The bottom line is clear: Our vital interests in Afghanistan are limited and military victory is not the key to achieving them. On the contrary, waging a lengthy counterinsurgency war in Afghanistan may well do more to aid Taliban recruiting than to dismantle the group, help spread conflict further into Pakistan, unify radical groups that might otherwise be quarreling amongst themselves, threaten the long-term health of the U.S. economy, and prevent the U.S. government from turning its full attention to other pressing problems. -- Afghanistan Study Group

Saturday, January 3, 2015

News of the Day for Saturday, January 3, 2015

Just a few items worth passing on today. First, do you see any irony here?

ISLAMABAD, Jan 3 (KUNA) -- At least eighteen rebels were killed in air strikes by foreign forces in southeastern Paktika province of Afghanistan on Saturday, said police. . . .

The air strikes came at a time when Taliban rebels have paced up their attacks on security forces following drew back of NATO/ISAF forces from Afghanistan handing over the security control to Afghan forces.

So, no U.S. combat role except for . . . oh, bombing.

Although local warlord Abdul Rashid Dostum recently announced that thousands of militants would soon be surrendering in his fiefdom of Jowzjan, the reality appears to be otherwise. "But now according to the local officials, the insurgents have rather boosted their activities and that in the Turkmenistan border, raising deep concerns for both the countries." A large-scale military operation is planned in the area.

Delays in filling cabinet posts and other government vacancies  have left public agencies in disarray.

In one province, police officials have been fired and not replaced despite a rash of violent crime. In another, frustrated parents are calling their legislators to get copies of school records. In the capital, no phones were answered at one federal ministry last week — an unusual occurrence even by lax Afghan standards. In another ministry, idle office workers made a video of one another dancing in the halls, which was later shown to a reporter.
Azam Ahmed in the NYT discusses the state of the Afghan Taliban. In a pistachio shell, the movement has become fragmented. The first generation of military leadership has largely been replaced, and factions differ in their ideology. In some areas, they are less severe in their rule; not so in others.

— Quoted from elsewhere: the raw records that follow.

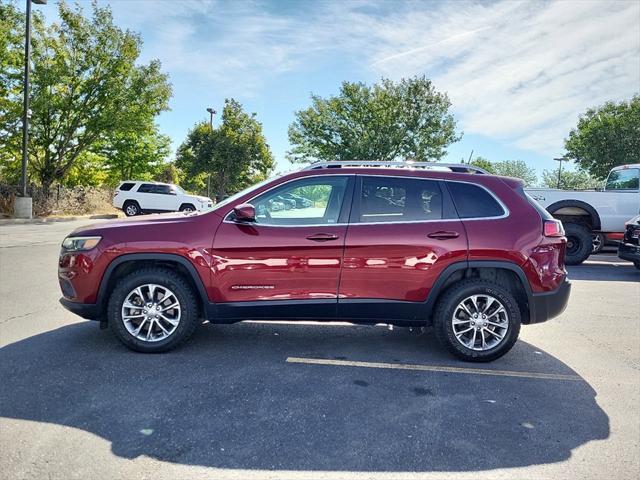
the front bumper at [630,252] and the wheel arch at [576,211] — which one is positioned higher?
the wheel arch at [576,211]

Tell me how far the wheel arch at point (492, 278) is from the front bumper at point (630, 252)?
7012 mm

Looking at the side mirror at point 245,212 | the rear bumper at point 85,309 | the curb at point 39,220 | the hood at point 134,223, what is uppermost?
the side mirror at point 245,212

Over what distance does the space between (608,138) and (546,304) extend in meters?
30.5

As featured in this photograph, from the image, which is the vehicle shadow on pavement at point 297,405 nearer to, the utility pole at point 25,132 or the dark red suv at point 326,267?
the dark red suv at point 326,267

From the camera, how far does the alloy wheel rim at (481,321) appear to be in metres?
4.26

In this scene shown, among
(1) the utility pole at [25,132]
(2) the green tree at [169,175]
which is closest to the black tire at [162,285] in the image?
(1) the utility pole at [25,132]

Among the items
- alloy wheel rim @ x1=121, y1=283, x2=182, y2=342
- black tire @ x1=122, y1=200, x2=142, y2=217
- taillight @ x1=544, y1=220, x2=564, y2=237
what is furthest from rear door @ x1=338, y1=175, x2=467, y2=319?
black tire @ x1=122, y1=200, x2=142, y2=217

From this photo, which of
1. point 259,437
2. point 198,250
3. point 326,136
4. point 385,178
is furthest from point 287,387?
point 326,136

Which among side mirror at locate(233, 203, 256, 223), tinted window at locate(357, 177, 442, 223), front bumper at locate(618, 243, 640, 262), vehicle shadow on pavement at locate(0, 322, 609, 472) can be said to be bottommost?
vehicle shadow on pavement at locate(0, 322, 609, 472)

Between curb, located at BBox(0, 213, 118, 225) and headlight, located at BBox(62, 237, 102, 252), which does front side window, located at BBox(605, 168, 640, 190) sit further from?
curb, located at BBox(0, 213, 118, 225)

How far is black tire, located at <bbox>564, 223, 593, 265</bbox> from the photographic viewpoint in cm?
1088

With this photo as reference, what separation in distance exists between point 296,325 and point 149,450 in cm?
282

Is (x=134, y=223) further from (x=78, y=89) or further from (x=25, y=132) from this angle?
(x=78, y=89)

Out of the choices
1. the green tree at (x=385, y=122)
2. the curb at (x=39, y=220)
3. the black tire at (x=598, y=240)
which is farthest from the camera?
the green tree at (x=385, y=122)
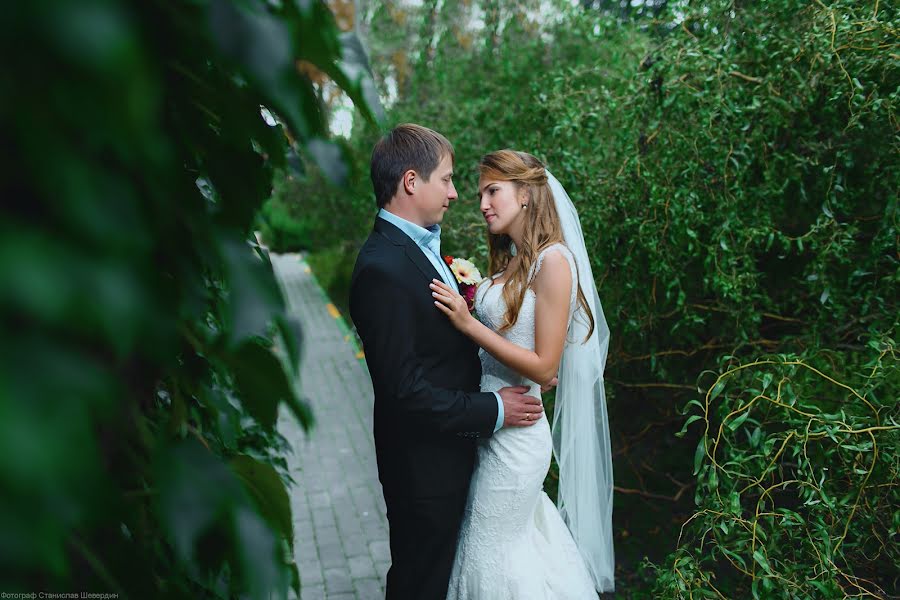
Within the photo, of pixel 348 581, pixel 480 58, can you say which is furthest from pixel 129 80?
pixel 480 58

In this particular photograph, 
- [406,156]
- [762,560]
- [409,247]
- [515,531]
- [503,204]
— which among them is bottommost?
[515,531]

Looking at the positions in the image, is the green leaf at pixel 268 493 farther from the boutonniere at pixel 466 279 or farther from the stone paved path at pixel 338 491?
the boutonniere at pixel 466 279

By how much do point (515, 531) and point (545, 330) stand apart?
0.82 m

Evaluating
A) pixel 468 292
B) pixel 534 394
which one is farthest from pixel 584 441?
pixel 468 292

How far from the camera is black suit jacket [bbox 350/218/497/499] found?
Answer: 2523mm

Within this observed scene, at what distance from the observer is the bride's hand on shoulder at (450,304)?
8.55ft

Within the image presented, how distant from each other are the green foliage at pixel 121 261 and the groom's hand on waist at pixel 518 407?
1.87 metres

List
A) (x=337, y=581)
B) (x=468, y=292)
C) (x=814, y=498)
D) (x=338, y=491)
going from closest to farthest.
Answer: (x=814, y=498)
(x=468, y=292)
(x=337, y=581)
(x=338, y=491)

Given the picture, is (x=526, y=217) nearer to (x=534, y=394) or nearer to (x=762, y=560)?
(x=534, y=394)

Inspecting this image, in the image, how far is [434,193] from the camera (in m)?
2.77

 In Iraq, the turmoil continues. Islamic state abducts 170 civilians from two northern villages where people burned the IS flag. (This will not turn out well for them.) U.S. led coalition continues air strikes, but this report reminds us of the rather odd political context. The pentagon reports 12 strikes in Syria, while Combined Joint Task Force Operation Inherent Resolve reports separately on 11 stries in Iraq. In other words these are not technically the same operation. In an apparent sectarian attack, three Sunni clerics were murdered in Basra on Thursday.


anatta said...

"So, no U.S. combat role except for . . . oh, bombing"

I've noticed a much more editorial
slant to this blog.

I would assume anyone that comes here regularly understand the "new" US role?
no matter the utterances by Obama?

Again-thanks for keep this place open

Cervantes said...

I do plan to adopt a more visible point of view, yes.

Anonymous said...

Well, 6 viewers have dropped due to the personal "visible POV". Still wishing you success and thanks for the years I have followed.

Cervantes said...

Our POV has always existed -- see the banner at the top of the page. I still intend to be factually accurate and give both the good and bad news.